20MB/sec is pretty dreadful, and 2 hours is not timely for that quantity of data.

I'm guessing you're paying a high price for the convenience of using a database? The kind of query you did, I'd run using grep on the command line source, possibly combined with a summarizing program written in Ruby.

I love the power of the unix shell. find | cat | grep would get the job done just as well if you had all the source in an accessible file tree, but I don't think you'd see any performance increase as the bottleneck is still random reads from EBS.

The single 3k iops EBS volume being used delivers a max theoretical speed of 24MB/s with 8k pages. I'm fine living with 20MB/s in practice.

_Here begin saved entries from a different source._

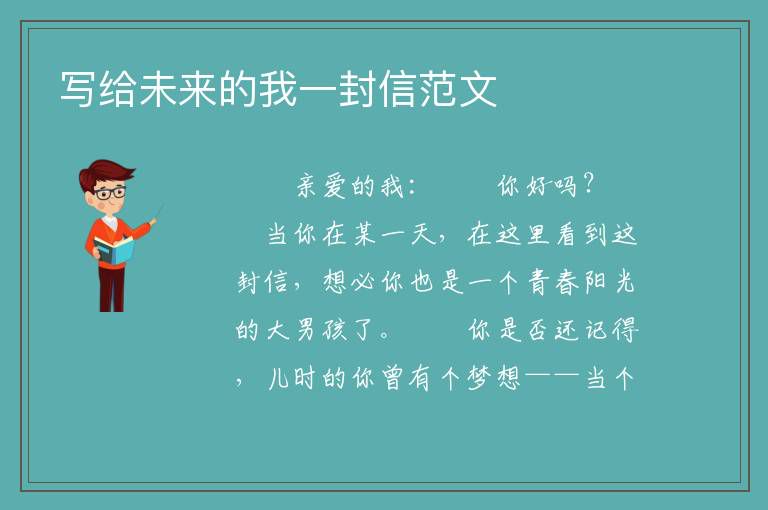 写给未来的我一封信范文

亲爱的我：　　你好吗？

当你在某一天，在这里看到这封信，想必你也是一个青春阳光的大男孩了。　　你是否还记得，儿时的你曾有个梦想——当个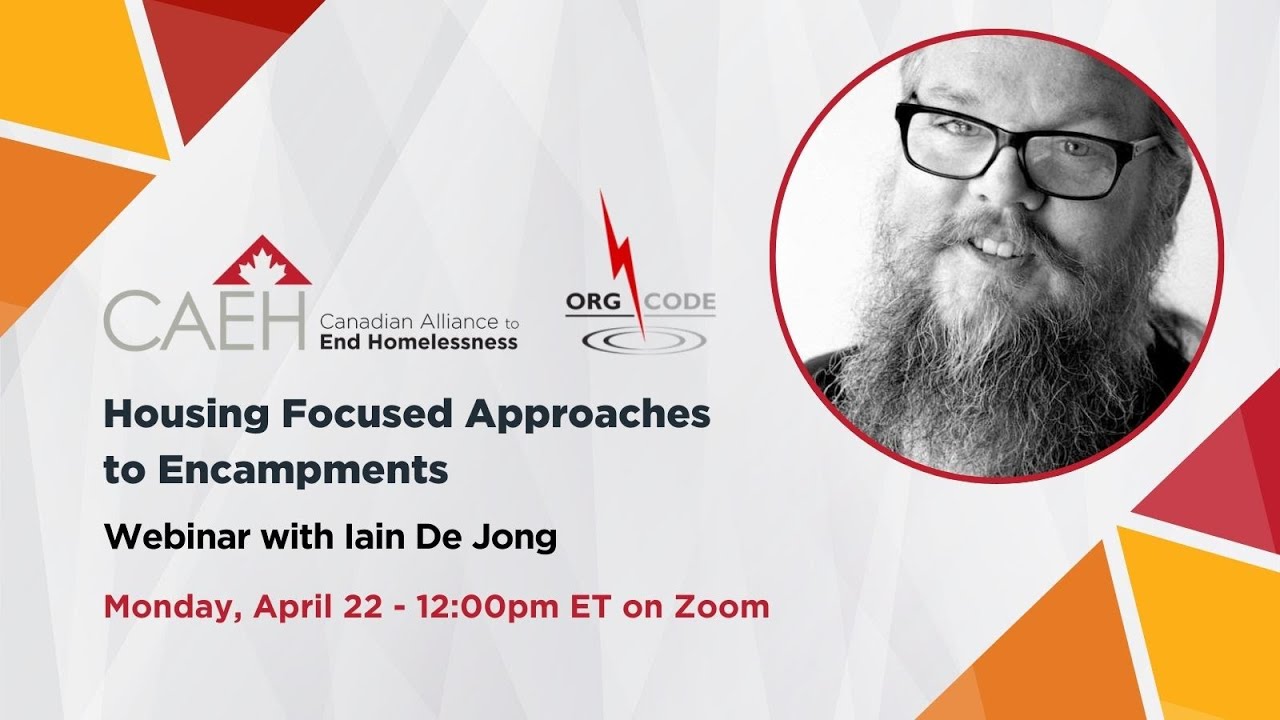 CAEH Canadian Alliance to End Homelessness

ORG CODE

Housing Focused Approaches to Encampments

Webinar with Iain De Jong

Monday, April 22 - 12:00pm ET on Zoom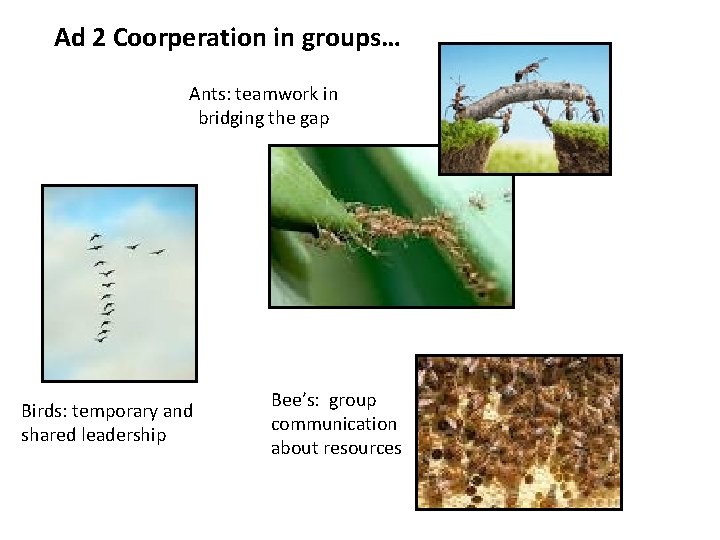 Ad 2 Coorperation in groups…

Ants: teamwork in bridging the gap

Birds: temporary and shared leadership

Bee's: group communication about resources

In fact, postgres does inline (de)compression and optimizes for sequential reads, so it's likely the shell would be slower for this workload given the apples to oranges characteristics. I'd love to see any performance tests making this sort of comparison, they're always educational.

Even with a database it's dreadful. At 20MB/sec they need to value the time they have to wait very low before it'd be cheaper/faster to buy a small server outright and put a couple of ssd's in it if they do this kind of analysis more than a couple of times.

Or even load it up with enough memory to keep everything in RAM during normal operations. I can't remember the last time I worked on a system that did less than a couple of hundred MB/sec... And we generally buy servers in the $3k-$6k range, so nothing ridiculous.

Probably even faster using LC_ALL=C and parallel grep [0]

[0] http://www.gnu.org/software/parallel/man.html#example__paral...